In the passage below about Bride of Re-Animator, what does Dan say when he stops Herbert from injecting the Bride?

• Text passage
.....

The homoerotic tension building the entire film reaches its climax in the final stages of the Bride’s creation, wherein Herbert clings onto Dan begging him not to abandon him in the final hour. What follows can only be described as a seduction scene as West sensually describes every body part of their frankensteined woman to a captivated Cain, complete with West using Dan’s pillow-talk line to Francesca on him, staring at him while describing the Bride’s skin as “so soft, so warm”. Joe Bob Briggs makes a special note of this scene in his interview with Jeffrey Combs in The Last Drive In episode of Bride of Re-Animator, saying that Herbert’s laborious description of the Bride’s parts is him seducing Dan and “turning him on”.

Seemingly unable to leave his side, once again weak to West’s advances, Dan agrees to go forward, and the Bride’s re-animation is set in motion. During this time, the notoriously confident scientist is noticeably acting strange, a timid nervous energy radiating off of him while he struggles to make eye contact, gulping while saying “I think we’re ready, Dan”. While the two men are no strangers to a symbolic reagent-related sex scene (one might recall West begging for Dan to penetrate him with his needle in the Integral Cut of Re-Animator), Herbert behaves almost like a virgin about to experience his first time in this scene. As Herbert is about to take the plunge and inject the Bride with reagent, Dan grabs his hand and stops him, giving him a smouldering look while saying the words Herbert has been waiting to hear all along: “Let me”.

The devotion Herbert has yearned for finally being realized through Cain fully committing himself to West and their work together, he hands over the syringe in pure awe. Gripping the other man’s shoulder and shakily breathing while Dan administers the reagent, it is almost as though he himself can feel Dan sticking it in. The Bride’s symbolic purpose as Herbert’s gateway into Dan’s romantic life culminates in a shot where Dan the Bride and Herbert are all “holding hands”, with Herbert grabbing Dan’s hand first before taking the Bride’s.

Holding hands three-way, Bride of Re-Animator

One of the most famous scenes from the film for LGBTQ+ audiences occurs after Francesca accuses Herbert West of blasphemy. Dramatically retaliating with a powerful speech harkening back to the mad scientists of the Universal Monster era, West declares “I will not be shackled by the failures of your God. The only blasphemy is to wallow away in insignificance. I have taken refuse of your God’s failures and I have triumphed”. Whether interpreted as one transcending a restrictive gender binary and viewing the body as one’s own malleable creation, or as fighting back against homophobic ideology regarding gay marriage/parenting, the scene resinates strongly with queer audiences, making us root for West even harder.

.....

• Material shown
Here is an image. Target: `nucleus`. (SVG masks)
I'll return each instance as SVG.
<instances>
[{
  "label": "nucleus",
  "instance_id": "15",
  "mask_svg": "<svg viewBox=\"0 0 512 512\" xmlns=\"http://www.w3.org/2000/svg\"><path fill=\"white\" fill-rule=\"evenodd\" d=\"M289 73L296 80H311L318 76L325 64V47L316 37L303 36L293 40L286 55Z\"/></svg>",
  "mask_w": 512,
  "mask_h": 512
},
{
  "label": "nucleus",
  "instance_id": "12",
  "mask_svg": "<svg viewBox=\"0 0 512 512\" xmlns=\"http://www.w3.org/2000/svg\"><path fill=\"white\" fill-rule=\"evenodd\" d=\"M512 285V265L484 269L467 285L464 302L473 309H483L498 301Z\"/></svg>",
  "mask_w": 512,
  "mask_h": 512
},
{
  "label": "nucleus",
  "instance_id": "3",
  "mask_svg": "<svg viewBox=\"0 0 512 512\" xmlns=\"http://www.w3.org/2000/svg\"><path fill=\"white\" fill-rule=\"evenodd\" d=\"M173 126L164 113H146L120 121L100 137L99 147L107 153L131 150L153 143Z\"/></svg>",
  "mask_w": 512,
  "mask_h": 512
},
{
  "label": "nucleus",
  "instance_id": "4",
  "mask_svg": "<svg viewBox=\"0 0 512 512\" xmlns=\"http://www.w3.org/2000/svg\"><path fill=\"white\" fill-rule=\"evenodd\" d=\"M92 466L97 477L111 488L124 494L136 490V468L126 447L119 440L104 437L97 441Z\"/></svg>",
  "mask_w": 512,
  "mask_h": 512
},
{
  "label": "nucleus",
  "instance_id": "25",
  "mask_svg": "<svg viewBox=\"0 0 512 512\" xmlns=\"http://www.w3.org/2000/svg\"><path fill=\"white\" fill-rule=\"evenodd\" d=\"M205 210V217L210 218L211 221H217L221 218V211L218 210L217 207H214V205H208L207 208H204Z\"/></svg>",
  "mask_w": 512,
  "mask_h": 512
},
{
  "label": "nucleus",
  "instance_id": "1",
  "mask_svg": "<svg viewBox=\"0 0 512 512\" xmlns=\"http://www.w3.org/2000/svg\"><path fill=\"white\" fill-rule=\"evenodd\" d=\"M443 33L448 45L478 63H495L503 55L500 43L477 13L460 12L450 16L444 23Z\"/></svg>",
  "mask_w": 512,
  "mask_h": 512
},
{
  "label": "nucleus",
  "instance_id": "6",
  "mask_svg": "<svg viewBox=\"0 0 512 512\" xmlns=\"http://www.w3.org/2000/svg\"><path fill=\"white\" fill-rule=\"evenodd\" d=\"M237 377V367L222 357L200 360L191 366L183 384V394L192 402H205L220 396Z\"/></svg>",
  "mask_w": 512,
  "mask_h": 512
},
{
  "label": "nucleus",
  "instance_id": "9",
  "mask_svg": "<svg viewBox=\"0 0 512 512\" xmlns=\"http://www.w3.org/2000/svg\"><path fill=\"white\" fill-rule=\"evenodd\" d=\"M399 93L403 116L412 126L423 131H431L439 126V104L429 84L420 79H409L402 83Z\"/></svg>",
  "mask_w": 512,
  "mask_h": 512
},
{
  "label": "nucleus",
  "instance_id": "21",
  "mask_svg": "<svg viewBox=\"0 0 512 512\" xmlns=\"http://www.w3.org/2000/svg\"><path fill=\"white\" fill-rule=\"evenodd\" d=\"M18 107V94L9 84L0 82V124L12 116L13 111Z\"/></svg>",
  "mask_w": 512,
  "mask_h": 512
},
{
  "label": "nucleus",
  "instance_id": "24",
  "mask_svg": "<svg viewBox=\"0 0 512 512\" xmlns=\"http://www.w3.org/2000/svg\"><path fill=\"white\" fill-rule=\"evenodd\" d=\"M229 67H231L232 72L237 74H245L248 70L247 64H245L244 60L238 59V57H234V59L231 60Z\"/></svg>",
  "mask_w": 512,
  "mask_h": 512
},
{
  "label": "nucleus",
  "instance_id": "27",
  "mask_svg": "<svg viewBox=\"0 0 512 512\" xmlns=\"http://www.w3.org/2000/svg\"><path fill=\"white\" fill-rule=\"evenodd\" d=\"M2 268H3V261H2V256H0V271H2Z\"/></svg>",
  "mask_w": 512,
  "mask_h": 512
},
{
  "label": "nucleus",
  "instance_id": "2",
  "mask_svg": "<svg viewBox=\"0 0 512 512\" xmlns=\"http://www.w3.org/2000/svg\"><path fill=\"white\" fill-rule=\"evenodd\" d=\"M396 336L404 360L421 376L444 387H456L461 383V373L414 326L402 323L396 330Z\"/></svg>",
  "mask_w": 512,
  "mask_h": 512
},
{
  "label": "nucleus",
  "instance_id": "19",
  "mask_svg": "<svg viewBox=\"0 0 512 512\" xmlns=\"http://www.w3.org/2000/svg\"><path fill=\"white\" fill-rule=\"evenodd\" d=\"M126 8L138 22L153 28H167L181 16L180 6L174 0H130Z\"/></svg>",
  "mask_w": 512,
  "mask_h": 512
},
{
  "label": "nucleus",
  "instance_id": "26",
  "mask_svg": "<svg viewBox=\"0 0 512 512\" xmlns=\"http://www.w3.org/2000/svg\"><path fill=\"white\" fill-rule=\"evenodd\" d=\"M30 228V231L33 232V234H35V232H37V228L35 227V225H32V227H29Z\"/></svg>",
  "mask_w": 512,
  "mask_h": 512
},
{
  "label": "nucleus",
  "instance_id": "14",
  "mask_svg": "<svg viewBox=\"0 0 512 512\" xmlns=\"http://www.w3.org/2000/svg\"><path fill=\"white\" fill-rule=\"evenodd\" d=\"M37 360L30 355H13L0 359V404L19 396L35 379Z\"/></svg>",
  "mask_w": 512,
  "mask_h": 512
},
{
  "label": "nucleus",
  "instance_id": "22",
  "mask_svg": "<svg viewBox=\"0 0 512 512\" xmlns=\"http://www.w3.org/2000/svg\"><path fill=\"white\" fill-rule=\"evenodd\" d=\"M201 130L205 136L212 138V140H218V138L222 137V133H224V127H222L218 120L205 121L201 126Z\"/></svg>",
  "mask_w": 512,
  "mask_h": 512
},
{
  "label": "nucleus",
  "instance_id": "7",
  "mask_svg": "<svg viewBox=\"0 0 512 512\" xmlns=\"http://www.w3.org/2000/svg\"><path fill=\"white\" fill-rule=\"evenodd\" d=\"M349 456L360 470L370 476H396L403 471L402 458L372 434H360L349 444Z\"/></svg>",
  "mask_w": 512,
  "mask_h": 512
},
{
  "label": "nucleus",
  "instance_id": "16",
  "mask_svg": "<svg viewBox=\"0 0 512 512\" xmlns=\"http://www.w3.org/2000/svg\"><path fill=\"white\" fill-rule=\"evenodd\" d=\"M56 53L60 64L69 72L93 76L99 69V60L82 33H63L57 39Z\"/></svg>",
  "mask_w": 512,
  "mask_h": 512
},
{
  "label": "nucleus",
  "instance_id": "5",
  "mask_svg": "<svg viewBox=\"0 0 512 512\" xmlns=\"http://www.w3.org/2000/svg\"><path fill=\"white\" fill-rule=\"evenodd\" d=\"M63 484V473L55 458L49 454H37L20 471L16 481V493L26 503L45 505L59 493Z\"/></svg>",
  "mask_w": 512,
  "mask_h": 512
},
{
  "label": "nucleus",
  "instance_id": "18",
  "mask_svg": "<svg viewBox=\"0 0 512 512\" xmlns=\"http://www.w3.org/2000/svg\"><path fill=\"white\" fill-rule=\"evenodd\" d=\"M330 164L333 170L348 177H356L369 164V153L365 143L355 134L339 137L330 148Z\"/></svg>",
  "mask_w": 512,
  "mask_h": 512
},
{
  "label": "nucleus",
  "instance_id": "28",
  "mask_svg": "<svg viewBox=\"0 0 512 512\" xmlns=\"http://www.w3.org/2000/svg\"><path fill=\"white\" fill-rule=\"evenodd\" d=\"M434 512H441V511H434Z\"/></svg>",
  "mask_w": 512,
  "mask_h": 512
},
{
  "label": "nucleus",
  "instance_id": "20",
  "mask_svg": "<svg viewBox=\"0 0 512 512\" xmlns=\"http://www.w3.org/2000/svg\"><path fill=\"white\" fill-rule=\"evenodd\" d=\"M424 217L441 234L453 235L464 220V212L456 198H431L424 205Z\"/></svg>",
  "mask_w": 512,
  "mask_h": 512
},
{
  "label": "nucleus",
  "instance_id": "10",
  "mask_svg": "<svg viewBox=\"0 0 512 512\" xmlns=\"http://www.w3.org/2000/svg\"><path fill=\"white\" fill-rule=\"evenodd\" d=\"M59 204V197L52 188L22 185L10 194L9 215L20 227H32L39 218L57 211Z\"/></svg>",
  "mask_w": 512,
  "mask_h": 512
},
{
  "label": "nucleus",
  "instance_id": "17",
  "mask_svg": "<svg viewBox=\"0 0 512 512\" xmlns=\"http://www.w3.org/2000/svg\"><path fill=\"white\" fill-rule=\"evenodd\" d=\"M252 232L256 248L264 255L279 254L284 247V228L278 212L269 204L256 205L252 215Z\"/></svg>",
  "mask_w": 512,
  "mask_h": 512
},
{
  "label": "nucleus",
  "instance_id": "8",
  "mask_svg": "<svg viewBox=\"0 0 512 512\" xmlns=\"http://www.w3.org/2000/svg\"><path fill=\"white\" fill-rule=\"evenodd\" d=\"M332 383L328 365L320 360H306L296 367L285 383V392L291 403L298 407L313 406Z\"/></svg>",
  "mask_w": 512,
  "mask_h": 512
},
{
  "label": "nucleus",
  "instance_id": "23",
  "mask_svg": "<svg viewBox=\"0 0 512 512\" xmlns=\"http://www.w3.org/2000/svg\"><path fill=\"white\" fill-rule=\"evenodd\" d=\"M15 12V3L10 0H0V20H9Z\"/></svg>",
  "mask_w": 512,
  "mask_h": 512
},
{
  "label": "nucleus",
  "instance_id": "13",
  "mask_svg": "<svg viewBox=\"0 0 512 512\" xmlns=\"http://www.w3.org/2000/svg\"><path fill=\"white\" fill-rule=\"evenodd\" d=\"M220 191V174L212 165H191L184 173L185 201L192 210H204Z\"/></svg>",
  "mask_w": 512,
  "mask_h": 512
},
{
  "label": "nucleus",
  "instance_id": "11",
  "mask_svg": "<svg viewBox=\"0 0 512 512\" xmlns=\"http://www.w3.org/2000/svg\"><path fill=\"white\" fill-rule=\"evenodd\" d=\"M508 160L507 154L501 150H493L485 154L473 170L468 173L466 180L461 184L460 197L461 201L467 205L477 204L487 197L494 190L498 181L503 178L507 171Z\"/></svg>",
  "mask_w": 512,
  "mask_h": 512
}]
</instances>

.....

• Answer section
"Let me"